Rupture de caténaire à la SNCF: un jeu qui aurait mal tourné !

LePost ne doute de rien…
Le site des rebelles du journal Le Monde ne s’embarrasse pas du conditionnel.

Le 5/11/2008, à la veille d’une grève qui souligne le contexte de sérénité syndicale à la SNCF, la rédaction de LePost affirme qu’il ne s’agissait que de tirs anodins, mais en mettant en cause la gendarmerie qui lui aurait fait ses confidences. L’ennui, c’est que l’interlocuteur est anonyme et qu’il n’est pas aussi affirmatif que le site. Pourquoi celui-ci saute-t-il aussi allégrement aux conclusions ? Qui dissimule-t-il ?
Que nous assure-t-il, comme s’il savait mieux que la gendarmerie ?
« Sur Le Post, la gendarmerie confirme que ce ne sont pas des tirs de chasseurs qui ont
bloqué une bonne partie du TGV (lien) Atlantique samedi. »
Il admet facilement que « La pagaille générale qu'ont vécu plusieurs centaines de passagers du TGV Atlantique samedi était bien due à des tirs. »
Mais alors, qui ?
"Des personnes qui s'amusaient à tirer avec une arme à feu près de Marcoussis, dans l'Essonne, samedi, ont touché un fil caténaire, ce qui a provoqué la panne à la SNCF", explique au Post la brigade de recherches de la gendarmerie de Palaiseau ce mercredi. » De bons tireurs… Et un drôle de jeu !
« Qui sont ces personnes? »
"On ne sait pas. Nous n'avons pas encore suffisamment d'éléments probants sur les auteurs des tirs" répond la gendarmerie au Post. On ne sait pas mais LePost peut néanmoins conclure…
« C'était donc un jeu? » Le ‘donc’ souligne la hâte du journaliste prompt à la déduction…« Oui. Le lampadaire qui était visé par ceux qui s'amusaient à tirer a été touché 2 fois par des munitions de calibre 30.30. "Une chose est sûre: ce n'est pas le TGV qui était visé", ironise la gendarmerie de Palaiseau sur Le Post. Nous sommes heureux d’apprendre du Post que la gendarmerie partage son sens particulier de l’humour…

Concernant l’arme, le journaliste d’investigation ( !) se tourne vers Le Parisien : clairement, LePost mène son enquête par téléphone et auprès de ses confrères… Se rendre à 30 km de Paris pour çà ? Et que lit-il pour nous dans la presse?
« C'est une arme de 5ème catégorie, en vente libre avant 1995,
généralement utilisée pour du tir de loisir plutôt que pour la chasse.(lien) » Mais aussi pour du tir de précision sur fil de caténaire.
La question « Où en est l'enquête? » ne trahit aucune anxiété sur la progression des investigations…
" Les recherches se poursuivent, notamment auprès du voisinage.
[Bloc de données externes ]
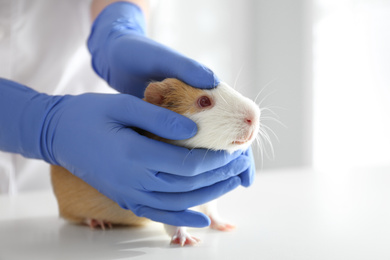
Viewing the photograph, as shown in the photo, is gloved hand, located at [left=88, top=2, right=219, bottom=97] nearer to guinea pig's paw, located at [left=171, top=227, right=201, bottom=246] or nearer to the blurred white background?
guinea pig's paw, located at [left=171, top=227, right=201, bottom=246]

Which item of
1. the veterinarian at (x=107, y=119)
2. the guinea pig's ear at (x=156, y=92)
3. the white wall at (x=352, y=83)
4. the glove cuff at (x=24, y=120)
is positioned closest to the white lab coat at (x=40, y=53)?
the veterinarian at (x=107, y=119)

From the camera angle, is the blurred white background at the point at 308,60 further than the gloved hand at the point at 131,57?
Yes

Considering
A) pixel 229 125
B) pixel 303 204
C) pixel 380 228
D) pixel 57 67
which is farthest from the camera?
pixel 57 67

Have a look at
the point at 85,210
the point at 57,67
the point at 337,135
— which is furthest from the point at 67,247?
the point at 337,135

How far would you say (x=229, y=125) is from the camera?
4.12 ft

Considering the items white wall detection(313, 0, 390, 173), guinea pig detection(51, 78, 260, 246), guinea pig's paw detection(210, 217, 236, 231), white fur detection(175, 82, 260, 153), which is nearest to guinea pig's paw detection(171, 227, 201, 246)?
guinea pig detection(51, 78, 260, 246)

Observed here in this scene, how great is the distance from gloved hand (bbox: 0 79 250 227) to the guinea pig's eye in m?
0.10

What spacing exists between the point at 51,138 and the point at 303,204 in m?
1.07

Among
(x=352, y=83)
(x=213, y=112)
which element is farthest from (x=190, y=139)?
(x=352, y=83)

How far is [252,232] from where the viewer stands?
1428mm

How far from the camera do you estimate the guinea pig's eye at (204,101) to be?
134cm

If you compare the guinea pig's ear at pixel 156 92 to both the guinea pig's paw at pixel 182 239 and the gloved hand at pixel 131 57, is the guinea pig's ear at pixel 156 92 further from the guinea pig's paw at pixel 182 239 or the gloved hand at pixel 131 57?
the guinea pig's paw at pixel 182 239

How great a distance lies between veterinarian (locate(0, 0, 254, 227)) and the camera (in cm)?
131

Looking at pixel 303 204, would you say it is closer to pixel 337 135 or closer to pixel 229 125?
pixel 229 125
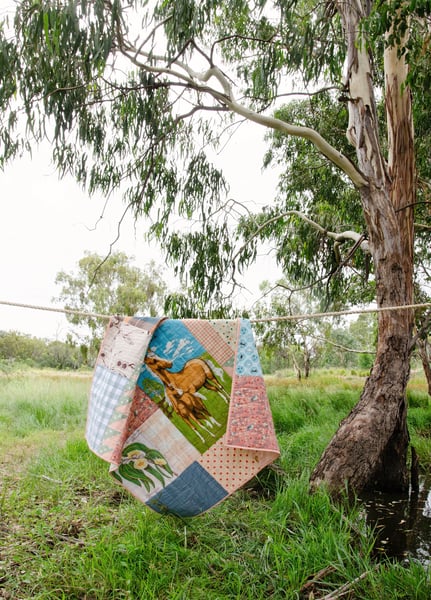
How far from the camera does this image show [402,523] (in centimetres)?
289

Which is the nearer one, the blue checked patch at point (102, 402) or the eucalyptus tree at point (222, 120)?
the blue checked patch at point (102, 402)

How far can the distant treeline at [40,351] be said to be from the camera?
19.8 metres

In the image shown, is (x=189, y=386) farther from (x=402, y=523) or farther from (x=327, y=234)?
(x=327, y=234)

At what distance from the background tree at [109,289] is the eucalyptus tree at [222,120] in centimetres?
1096

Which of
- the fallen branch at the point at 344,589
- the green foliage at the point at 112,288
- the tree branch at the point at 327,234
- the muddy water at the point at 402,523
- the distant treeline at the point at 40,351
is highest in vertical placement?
the green foliage at the point at 112,288

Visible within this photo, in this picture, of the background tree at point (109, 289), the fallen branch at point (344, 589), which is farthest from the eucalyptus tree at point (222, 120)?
the background tree at point (109, 289)

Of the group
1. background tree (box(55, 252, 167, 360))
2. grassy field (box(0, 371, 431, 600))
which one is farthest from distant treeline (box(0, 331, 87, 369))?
grassy field (box(0, 371, 431, 600))

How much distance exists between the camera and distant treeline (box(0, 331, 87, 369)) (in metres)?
19.8

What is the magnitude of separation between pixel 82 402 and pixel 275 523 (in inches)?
169

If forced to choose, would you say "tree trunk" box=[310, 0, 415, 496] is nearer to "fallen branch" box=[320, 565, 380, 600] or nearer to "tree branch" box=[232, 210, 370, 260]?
"tree branch" box=[232, 210, 370, 260]

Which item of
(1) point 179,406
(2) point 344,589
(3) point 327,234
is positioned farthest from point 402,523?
(3) point 327,234

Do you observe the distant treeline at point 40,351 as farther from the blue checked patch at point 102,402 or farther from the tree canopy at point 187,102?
the blue checked patch at point 102,402

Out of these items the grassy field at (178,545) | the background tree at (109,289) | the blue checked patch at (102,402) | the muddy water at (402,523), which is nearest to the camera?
the blue checked patch at (102,402)

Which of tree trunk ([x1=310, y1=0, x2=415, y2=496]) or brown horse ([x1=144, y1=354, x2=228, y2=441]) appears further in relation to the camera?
tree trunk ([x1=310, y1=0, x2=415, y2=496])
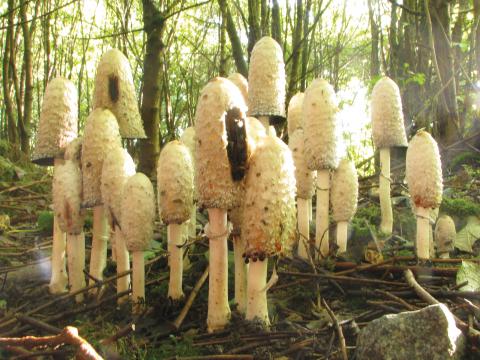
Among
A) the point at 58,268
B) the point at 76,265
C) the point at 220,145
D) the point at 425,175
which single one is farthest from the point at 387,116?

Les résultats de diverses analyses (balistiques, éventuelles traces d'ADN ou d'empreintes digitales) sont attendus."

"Et la SNCF dans tout ça?"
Comprendre: Mais que fait-elle donc? Et cette suggestion émane par ailleurs d'adeptes du "responsable, mais pas coupable"...
"Elle a porté plainte et estime le préjudice à entre 400.000 et 1 millions d'euros, soit une partie de la somme correspondant au remboursement des billets aux voyageurs. "

Au total, on n’apprend rien qui permette de conclure avec certitude que les coupables ne sont ni des rugbymen stagiaires échappés à la 3e mi-temps du centre national de Marcoussis, ni des syndicalistes excités et vengeurs qui, par mégarde, se seraient crus à la foire du Trône ? On ne discerne donc aucune volonté manifeste de détournement d’attention des vrais coupables sur de banals joueurs immatures, illuminés et inconscients. Il n’effleure pas un instant l’esprit du journaliste de LePost que les tireurs pourraient être des militants en colère. En tous cas, la Rédaction de LePost court aux conclusions sans arrière-pensée partisane. Ca, c’est du journalisme, non ?
LePost aura simplement suggéré que les pistes naturelles mèneraient tout bonnement à des ‘jeunes’ enfants, mineurs de 16 ans, comme par hasard, et non pas des travailleurs aux mains épaisses... Le prochain article nous expliquera sans doute que les ‘jeunes’ défavorisés n’avaient pas d’autre choix pour tromper leur ennui, puisque le gouvernement ne fait rien pour les occuper dans leur banlieue pourrie.
Quant à leurs parents, ils ne supportent justement pas que leurs privilèges soient réduits et que le réseau ferré s’adapte à la concurrence. En bref, ces hommes en colère ont tout au plus accéléré la rénovation de l’outil de travail.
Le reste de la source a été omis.